See – observing the tones and hues of wine are helpful while gathering information on alcohol content and identifying a varietal. Classically Chardonnay is straw or golden hued while, Syrah is a beautiful inky purple. Wine legs are common specifically to sugar content – not to show quality of wine.
Swirl – the big pro gesture is to swirl wine before taking a sip. Why? Oxygen transforms the aromas and flavors in wine through the process of oxidation. Oxygen during the aging process is limited so after it is introduced the wine is allowed to ‘open up’. Quality wine, usually red will take on a different composition after resting in an open bottle or decanter.
Sniff – the olfactory system (your nose) is a powerful way to gather information. Smell is linked to taste and adds aromas that you may not find when you taste. A Chenin Blanc from California will undoubtably produce a sea spray essence. A fortified wine, like a port, will give off a rich chocolate aroma!

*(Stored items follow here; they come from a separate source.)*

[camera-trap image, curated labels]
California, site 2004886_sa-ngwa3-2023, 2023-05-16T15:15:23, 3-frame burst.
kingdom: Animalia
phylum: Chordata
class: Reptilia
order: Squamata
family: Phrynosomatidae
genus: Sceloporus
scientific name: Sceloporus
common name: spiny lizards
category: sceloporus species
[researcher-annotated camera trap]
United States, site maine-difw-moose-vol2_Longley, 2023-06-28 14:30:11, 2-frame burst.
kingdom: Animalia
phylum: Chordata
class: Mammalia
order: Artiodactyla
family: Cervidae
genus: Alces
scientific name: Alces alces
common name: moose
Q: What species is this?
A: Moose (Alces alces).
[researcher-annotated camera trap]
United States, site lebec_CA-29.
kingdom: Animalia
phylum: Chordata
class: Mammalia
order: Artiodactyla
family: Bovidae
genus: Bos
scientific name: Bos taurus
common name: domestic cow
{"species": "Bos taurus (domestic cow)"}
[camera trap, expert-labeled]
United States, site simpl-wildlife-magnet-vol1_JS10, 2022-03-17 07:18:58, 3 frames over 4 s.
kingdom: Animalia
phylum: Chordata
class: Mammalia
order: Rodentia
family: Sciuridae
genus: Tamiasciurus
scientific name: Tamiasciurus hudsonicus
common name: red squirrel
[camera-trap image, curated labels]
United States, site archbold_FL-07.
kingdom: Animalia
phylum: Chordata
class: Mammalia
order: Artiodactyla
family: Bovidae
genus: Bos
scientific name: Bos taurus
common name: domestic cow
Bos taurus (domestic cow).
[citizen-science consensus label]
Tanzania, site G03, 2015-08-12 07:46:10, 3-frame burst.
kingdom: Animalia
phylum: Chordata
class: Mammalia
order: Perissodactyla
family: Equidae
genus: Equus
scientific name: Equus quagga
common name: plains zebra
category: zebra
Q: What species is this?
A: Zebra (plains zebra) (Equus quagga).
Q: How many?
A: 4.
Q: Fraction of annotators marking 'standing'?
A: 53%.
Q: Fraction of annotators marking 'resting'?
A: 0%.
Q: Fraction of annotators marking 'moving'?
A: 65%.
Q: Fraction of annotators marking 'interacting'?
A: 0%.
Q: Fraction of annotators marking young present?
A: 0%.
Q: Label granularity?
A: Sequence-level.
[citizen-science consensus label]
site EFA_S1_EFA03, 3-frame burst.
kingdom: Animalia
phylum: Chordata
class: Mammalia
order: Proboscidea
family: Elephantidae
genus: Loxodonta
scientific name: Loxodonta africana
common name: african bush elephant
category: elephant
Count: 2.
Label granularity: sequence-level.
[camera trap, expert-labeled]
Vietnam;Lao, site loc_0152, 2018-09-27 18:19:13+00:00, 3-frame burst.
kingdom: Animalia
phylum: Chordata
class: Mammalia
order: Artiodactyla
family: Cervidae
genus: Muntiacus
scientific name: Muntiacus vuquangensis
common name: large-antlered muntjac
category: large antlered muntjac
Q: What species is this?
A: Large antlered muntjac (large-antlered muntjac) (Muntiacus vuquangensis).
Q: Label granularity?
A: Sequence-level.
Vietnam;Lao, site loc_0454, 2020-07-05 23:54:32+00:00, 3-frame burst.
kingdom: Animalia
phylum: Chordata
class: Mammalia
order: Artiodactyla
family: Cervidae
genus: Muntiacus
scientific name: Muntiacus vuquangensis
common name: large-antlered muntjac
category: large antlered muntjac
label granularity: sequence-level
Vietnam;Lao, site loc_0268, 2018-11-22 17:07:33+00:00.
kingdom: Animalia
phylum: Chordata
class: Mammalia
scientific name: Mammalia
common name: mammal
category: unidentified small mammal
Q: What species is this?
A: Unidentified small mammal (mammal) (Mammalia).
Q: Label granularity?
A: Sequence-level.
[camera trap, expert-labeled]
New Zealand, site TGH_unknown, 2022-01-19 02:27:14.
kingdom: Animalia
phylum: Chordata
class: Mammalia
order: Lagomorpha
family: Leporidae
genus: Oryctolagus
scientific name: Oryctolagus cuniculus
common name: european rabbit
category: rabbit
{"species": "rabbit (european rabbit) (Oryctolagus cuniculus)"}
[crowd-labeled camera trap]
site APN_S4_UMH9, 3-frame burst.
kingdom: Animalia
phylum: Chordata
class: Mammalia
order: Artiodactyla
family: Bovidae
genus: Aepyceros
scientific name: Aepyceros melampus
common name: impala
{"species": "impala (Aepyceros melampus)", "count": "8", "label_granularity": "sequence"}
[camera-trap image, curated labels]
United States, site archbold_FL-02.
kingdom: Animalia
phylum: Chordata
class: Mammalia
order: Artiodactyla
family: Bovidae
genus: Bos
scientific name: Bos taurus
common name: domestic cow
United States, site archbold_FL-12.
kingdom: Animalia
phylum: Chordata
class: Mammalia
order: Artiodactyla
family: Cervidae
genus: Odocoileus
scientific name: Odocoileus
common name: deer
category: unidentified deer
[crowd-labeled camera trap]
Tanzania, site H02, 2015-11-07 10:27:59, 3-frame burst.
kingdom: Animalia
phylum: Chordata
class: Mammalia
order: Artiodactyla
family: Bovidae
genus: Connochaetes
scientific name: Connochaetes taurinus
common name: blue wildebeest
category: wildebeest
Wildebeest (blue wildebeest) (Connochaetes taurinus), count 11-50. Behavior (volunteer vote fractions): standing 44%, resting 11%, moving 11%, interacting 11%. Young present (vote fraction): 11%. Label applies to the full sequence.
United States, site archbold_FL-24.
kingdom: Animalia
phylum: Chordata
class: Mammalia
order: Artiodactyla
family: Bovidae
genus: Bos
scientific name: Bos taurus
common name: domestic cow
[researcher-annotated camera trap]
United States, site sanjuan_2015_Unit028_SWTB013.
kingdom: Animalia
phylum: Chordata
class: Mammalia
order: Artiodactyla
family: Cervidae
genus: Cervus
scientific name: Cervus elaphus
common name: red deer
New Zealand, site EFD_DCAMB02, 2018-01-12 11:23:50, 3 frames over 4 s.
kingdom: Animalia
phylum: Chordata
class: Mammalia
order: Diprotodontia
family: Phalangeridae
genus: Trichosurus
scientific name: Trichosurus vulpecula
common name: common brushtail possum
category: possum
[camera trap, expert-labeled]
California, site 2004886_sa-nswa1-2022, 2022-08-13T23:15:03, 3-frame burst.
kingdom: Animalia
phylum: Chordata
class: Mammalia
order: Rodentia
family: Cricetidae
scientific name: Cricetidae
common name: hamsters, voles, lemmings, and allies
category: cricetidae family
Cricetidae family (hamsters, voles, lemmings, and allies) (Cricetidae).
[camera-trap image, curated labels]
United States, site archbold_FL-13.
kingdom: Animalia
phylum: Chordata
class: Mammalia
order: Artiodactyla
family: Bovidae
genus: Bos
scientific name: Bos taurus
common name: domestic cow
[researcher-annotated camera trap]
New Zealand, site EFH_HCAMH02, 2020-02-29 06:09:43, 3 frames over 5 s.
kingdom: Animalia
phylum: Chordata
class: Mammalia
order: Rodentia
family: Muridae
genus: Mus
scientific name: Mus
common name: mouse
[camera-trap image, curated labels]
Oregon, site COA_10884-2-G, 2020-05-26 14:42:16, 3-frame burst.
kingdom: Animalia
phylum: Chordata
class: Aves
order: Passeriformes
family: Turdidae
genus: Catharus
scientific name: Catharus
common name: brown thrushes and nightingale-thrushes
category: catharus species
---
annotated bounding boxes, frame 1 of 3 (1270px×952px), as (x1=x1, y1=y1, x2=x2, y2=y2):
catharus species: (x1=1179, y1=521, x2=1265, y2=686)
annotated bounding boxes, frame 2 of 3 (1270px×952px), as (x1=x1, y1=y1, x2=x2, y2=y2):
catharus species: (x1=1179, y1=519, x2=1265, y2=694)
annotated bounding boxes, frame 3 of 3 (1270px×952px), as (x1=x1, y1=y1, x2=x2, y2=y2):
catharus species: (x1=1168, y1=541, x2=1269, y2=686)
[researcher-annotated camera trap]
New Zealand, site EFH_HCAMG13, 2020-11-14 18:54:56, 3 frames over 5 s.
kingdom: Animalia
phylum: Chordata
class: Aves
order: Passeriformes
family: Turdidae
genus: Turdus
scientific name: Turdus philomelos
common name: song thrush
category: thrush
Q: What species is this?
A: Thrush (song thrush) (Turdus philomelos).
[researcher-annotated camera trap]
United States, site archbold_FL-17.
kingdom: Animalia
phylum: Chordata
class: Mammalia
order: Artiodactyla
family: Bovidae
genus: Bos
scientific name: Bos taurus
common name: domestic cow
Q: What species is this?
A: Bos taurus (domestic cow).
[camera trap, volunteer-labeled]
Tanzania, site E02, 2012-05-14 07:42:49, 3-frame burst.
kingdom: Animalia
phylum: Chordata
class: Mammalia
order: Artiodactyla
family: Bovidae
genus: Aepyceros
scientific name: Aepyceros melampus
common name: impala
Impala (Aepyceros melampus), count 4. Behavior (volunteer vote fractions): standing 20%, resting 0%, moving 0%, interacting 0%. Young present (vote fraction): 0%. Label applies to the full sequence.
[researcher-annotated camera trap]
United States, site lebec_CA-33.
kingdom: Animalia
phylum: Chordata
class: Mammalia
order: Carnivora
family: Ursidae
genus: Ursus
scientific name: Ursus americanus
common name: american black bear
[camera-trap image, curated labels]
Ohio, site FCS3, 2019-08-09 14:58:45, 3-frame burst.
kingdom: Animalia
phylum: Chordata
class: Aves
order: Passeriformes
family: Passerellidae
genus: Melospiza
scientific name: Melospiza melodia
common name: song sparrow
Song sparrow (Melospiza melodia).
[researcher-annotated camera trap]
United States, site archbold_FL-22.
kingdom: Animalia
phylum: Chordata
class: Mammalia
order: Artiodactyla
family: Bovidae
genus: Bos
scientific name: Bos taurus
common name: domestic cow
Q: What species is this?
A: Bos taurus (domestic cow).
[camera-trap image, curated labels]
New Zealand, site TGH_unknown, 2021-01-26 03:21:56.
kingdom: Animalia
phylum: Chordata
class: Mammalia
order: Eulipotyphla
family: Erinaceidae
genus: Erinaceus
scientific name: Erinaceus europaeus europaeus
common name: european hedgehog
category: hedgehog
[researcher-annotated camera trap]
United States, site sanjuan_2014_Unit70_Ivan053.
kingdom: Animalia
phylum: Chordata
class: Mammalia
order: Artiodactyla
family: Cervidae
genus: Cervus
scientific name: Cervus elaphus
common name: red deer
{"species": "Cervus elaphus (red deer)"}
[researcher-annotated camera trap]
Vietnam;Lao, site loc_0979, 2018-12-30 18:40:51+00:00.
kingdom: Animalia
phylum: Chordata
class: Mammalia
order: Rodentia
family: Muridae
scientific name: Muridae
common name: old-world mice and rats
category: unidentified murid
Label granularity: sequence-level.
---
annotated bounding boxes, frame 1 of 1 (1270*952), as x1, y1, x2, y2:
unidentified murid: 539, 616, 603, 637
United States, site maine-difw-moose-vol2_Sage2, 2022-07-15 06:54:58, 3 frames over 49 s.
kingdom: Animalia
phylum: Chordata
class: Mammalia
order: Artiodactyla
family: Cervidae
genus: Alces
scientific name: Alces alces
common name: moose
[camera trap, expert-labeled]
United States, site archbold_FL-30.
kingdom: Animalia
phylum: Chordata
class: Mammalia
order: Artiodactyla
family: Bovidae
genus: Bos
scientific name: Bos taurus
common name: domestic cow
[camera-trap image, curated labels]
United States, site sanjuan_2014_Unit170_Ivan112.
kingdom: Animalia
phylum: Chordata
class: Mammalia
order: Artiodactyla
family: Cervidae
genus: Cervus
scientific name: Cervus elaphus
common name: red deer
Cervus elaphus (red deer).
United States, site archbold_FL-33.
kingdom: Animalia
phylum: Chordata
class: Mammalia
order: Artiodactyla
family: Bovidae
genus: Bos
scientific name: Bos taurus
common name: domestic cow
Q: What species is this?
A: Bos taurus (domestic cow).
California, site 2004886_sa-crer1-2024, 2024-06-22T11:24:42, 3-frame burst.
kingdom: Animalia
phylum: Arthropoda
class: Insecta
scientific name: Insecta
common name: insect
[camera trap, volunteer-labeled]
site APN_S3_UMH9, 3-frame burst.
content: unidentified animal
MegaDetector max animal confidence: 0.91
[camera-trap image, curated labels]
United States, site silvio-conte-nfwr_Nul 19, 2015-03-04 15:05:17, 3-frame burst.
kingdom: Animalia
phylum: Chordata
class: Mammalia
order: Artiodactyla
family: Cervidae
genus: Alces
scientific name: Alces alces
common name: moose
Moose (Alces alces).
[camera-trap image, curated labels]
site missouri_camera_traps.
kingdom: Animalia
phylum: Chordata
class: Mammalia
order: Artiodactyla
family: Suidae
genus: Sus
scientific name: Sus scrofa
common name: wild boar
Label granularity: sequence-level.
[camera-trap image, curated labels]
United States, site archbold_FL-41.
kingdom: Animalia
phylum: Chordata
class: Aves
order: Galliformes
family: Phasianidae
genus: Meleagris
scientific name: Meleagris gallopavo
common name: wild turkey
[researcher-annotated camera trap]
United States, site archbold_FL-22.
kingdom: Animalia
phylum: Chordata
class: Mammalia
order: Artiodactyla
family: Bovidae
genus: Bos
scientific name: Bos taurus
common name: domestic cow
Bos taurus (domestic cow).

Sip – the best part. Wine truly uses its own language. There should be a thesaurus dedicated to how wine vernacular can change the way you perceive taste! Chewy, round, brilliant, or clacky are all adjectives to describe the presence of tannins and acid. The words are difficult to imaging without a glass in your hand. But, after you sip a high tannin Malbec and your tongue sticks to the roof of your mouth – clacky – suddenly makes sense. There is a basic outline of what the varietal should taste like as agreed on by the winemaker. It is subjective. Tasting orange blossom for one could be honeysuckle for another while, citrus could wander into tropical.
Savor – sit back and reflect on all of the notes that have been presented by the grapes. Sometimes tasting works through the power of suggestion. A pineapple is tangy, sticky, and tropical. Picture in your mind tasting a pineapple then take a sip of a tropical Pinot Grigio.